The State of Palestine listed Battir as World Heritage Cultural Landscape during the 38th session of the World Heritage Committee in Doha, Qatar.
The State of Palestine had submitted the site as an Emergency Nomination based on current plans by the Israeli government to expand the illegal Annexation Wall through the heart of Battir putting the integrity of the site in jeopardy.
Rula Ma’ayah, Minister of Tourism and Antiquities, stated the importance of this third UNESCO recognition of a site in the State of Palestine, after East Jerusalem and the Nativity and Pilgrims Way in Bethlehem, as it is in the line of the Ministry of Tourism and Antiquities strategy to preserve Palestinian cultural and natural heritage sites and grow tourism development into those areas.

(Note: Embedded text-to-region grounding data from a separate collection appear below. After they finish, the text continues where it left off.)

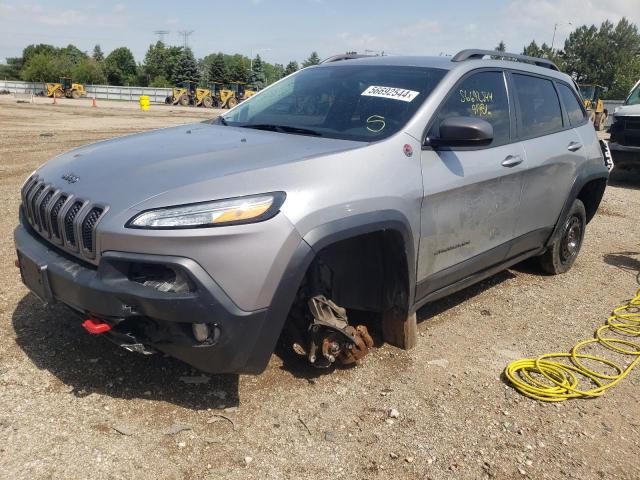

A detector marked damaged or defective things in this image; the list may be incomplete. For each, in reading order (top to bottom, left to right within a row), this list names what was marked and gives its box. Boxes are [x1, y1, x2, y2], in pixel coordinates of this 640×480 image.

damaged front bumper [14, 223, 270, 374]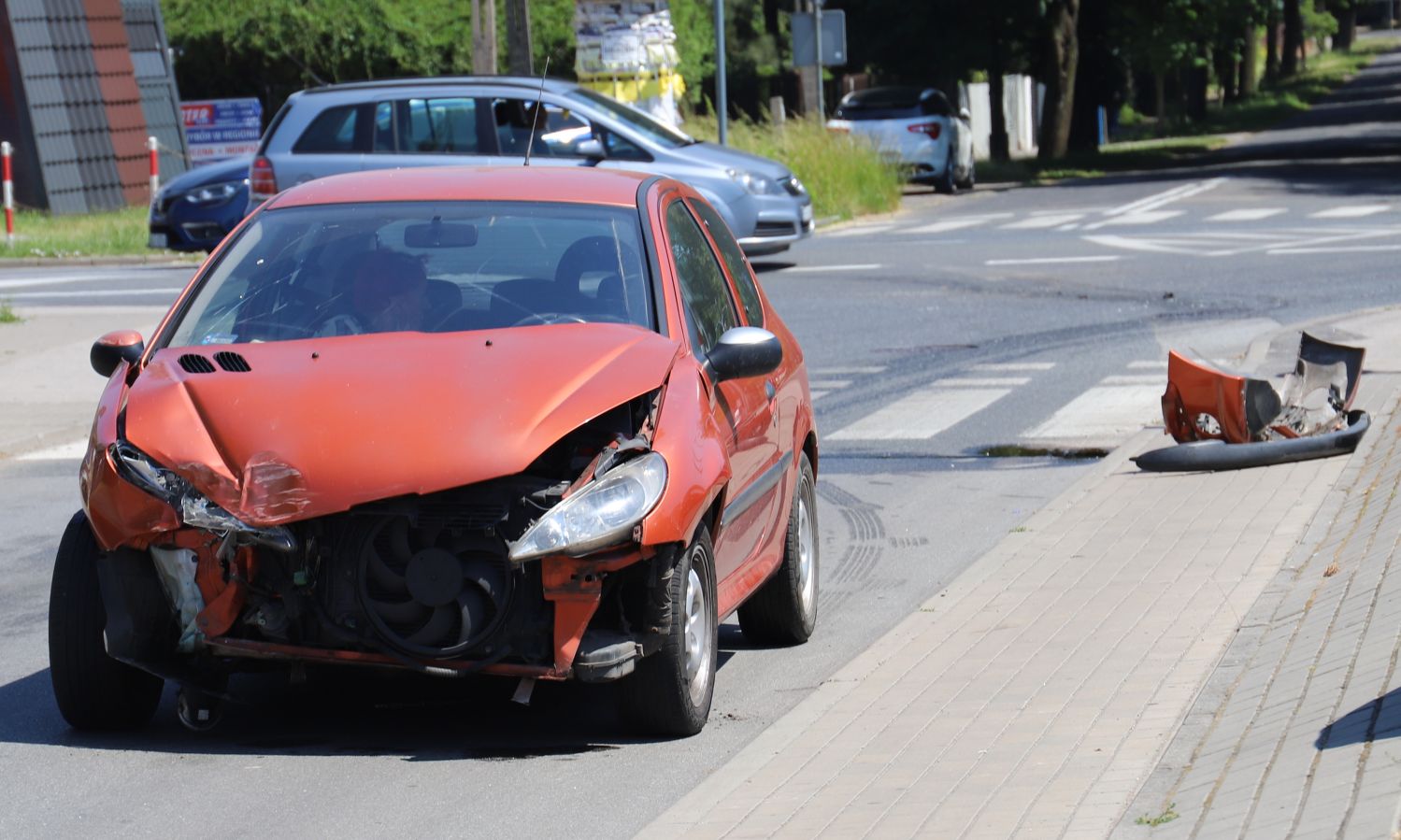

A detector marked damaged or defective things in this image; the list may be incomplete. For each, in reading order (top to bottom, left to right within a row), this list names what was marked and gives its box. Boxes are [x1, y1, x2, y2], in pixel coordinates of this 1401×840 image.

crumpled hood [122, 323, 680, 527]
damaged red car [51, 169, 819, 736]
broken headlight [508, 454, 665, 564]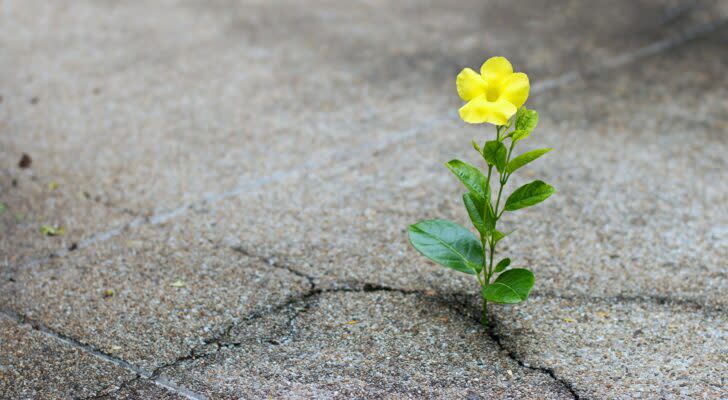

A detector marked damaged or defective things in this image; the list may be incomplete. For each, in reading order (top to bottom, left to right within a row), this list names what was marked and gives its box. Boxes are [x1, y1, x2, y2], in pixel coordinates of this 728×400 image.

cracked concrete slab [0, 0, 720, 268]
cracked concrete slab [0, 314, 136, 398]
cracked concrete slab [0, 219, 310, 372]
cracked concrete slab [158, 290, 576, 400]
cracked concrete slab [490, 296, 728, 398]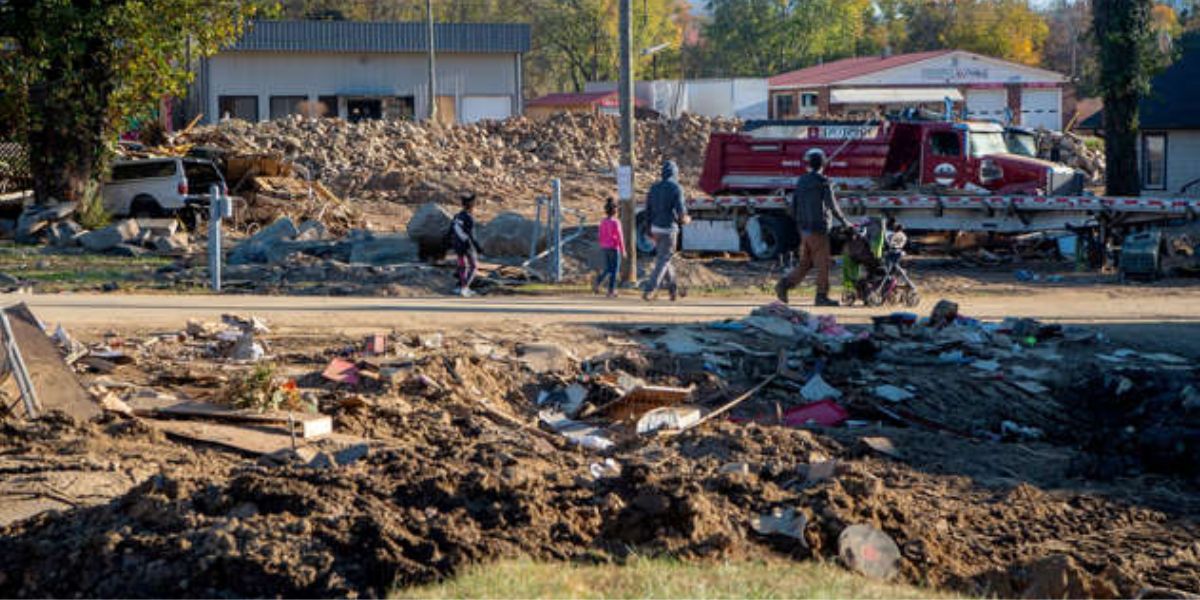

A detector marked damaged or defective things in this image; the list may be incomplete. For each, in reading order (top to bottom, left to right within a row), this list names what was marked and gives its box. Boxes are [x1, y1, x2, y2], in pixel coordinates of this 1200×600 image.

destroyed vehicle [102, 157, 226, 225]
destroyed vehicle [700, 119, 1080, 197]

Ma’ayah described Battir as a symbol of Palestinian’s attachment to the land and the Olive Tree. She stressed the uniqueness of Battir, a town that was on the Roman route from Gaza to Jerusalem, with terraces bearing witness to thousands of years of human activity with a continuous human presence around the springs from at least the Bronze Age (over 4,000 years). The terraces, irrigation system, and pools were an important milestone in agricultural activity of the area and have been in continuous use since Roman times.
The UNESCO vote confirms the Outstanding Universal Significance of the site, the terrace system, and its globally unique traditional water-sharing system that is still preserved today. It is among the very best examples of this type of terraced landscape, and rich with archaeological remains from throughout the historical record.
Battir is part of a long list of Palestinian Heritage Sites threatened by Israeli colonization policies in need of urgent international intervention.